Una historia de evaluación (calificación)…

Hace más o menos un año me encontré con Technopoly, un fascinante libro de Neil Postman (de inicio de los años 90) en donde leí una historia que no conocía, a pesar de ser "usuario" del sistema educativo durante la mayor parte de mi vida.  No está de más aclarar que Technopoly presenta una mirada bastante crítica (y curiosamente actual, diría yo), frente a un montón de ideas y creencias que "damos por hecho" en nuestra vida diaria.

(Por cierto, la misma expresión "dar por hecho" a menudo pasa inadvertida.  Literalmente, significa que se está asumiendo como un hecho -esto es, algo existente como parte de una realidad objetiva- algo que no lo es necesariamente.  Otros hablarían de la connotación mítica de la situación que se da "por hecho".   Pero esa es otra historia).

Aquí está lo que cuenta Postman:

Aquí, me gustaría dar sólo un ejemplo de cómo la tecnología crea nuevas concepciones de lo que es real y, en el proceso, socava concepciones antiguas. Me refiero a la práctica aparentemente inofensiva de la asignación de grados o calificaciones a las respuestas que los estudiantes dan en los exámenes. Este procedimiento parece tan natural a la mayor parte de nosotros que difícilmente nos damos cuenta de su significado. Puede que incluso nos resulte difícil imaginar que el número o la letra es una herramienta o, si se quiere, una tecnología, y menos aún que, cuando utilizamos tal tecnología para juzgar el comportamiento de alguien, hemos hecho alguna cosa peculiar. En efecto, la primera instancia de clasificación del trabajo de los estudiantes se produjo en la Universidad de Cambridge en 1792 por sugerencia de un tutor llamado William Farish. Nadie sabe mucho acerca de William Farish, no más que un puñado de personas ha oído hablar de él. Y sin embargo, su idea de que un valor cuantitativo debería ser asignado a los pensamientos humanos fue un paso importante hacia la construcción de un concepto matemático de la realidad. Si se puede dar un número a la calidad de un pensamiento, entonces un número puede ser dado a las cualidades de misericordia, amor, odio, belleza, creatividad, inteligencia, incluso a la cordura misma. Cuando Galileo dijo que el lenguaje de la naturaleza está escrito en las matemáticas, no tenía intención de incluir los sentimientos, o los logros o revelaciones humanas. Pero la mayoría de nosotros estamos ahora dispuestos a incluir estas cosas. Nuestros psicólogos, sociólogos y educadores encuentran prácticamente imposible hacer su trabajo sin números. Creen que sin números no pueden adquirir o expresar conocimiento auténtico.

:::

> [EJERCICIO] Cita textualmente el fragmento del texto sobre la calificación que empieza en "(Por cierto, la" y termina en "es otra historia).".

Registros de datos:
:::

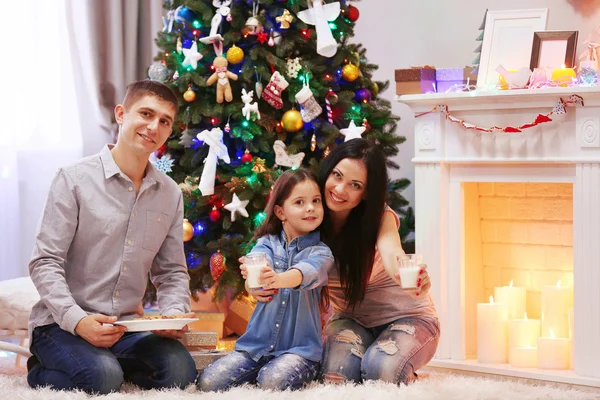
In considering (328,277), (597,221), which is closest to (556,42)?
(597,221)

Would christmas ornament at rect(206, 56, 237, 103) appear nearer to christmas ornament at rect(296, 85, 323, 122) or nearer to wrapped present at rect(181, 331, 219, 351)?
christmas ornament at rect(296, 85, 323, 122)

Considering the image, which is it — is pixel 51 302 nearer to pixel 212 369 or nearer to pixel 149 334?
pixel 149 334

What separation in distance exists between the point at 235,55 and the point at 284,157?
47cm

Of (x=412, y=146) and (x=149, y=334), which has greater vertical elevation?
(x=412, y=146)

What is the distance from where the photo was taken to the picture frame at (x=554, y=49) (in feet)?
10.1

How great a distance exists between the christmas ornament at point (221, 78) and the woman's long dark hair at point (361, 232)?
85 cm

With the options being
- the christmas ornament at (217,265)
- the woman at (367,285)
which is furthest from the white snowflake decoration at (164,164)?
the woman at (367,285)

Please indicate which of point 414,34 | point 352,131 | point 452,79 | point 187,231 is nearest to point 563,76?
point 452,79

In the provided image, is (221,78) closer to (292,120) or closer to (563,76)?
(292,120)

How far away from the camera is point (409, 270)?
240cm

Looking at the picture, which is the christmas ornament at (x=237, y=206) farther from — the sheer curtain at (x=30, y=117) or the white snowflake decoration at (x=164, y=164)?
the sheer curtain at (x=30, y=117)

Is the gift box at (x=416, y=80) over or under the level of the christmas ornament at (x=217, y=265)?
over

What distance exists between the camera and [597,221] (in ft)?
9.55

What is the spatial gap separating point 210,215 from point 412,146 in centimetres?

:::

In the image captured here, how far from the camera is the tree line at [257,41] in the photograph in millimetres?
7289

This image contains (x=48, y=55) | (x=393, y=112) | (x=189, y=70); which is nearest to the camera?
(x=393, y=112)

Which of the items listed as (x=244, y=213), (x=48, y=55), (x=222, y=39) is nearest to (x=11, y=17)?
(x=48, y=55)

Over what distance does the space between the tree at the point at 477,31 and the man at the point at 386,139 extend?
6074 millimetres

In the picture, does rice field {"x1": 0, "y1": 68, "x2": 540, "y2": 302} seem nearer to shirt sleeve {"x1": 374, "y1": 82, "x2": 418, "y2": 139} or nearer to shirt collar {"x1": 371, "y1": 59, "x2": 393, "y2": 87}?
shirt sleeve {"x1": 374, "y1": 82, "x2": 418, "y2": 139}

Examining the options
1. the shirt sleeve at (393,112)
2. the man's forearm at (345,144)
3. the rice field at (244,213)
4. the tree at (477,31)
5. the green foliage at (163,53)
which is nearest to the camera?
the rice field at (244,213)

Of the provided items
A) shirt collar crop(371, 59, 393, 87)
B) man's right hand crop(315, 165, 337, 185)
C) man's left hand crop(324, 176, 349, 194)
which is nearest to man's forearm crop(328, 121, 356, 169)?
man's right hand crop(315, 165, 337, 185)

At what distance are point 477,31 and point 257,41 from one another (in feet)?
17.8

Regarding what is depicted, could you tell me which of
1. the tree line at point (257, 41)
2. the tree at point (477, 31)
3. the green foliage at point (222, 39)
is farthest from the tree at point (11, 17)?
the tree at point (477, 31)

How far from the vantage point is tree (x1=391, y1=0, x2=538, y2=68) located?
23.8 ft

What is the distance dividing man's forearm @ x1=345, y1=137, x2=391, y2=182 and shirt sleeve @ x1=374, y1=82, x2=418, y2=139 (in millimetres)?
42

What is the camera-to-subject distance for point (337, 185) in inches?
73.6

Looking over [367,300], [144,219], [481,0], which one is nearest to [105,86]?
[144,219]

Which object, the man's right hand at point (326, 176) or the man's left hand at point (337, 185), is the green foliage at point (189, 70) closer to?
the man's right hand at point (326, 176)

:::

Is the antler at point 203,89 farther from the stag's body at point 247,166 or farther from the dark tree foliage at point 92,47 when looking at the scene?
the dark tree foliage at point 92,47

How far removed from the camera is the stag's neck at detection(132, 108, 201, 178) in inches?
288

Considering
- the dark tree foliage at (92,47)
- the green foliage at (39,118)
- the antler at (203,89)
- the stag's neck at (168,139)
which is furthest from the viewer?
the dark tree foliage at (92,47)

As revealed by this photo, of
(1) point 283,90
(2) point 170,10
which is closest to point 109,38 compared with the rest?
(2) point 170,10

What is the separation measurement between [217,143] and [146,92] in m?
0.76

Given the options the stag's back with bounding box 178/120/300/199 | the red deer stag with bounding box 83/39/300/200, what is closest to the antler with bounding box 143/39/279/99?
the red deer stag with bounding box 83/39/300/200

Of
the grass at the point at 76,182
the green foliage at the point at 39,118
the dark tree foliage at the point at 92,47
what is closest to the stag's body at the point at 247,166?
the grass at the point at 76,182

:::

> [RESPUESTA]
(Por cierto, la misma expresión "dar por hecho" a menudo pasa inadvertida.  Literalmente, significa que se está asumiendo como un hecho -esto es, algo existente como parte de una realidad objetiva- algo que no lo es necesariamente.  Otros hablarían de la connotación mítica de la situación que se da "por hecho".   Pero esa es otra historia).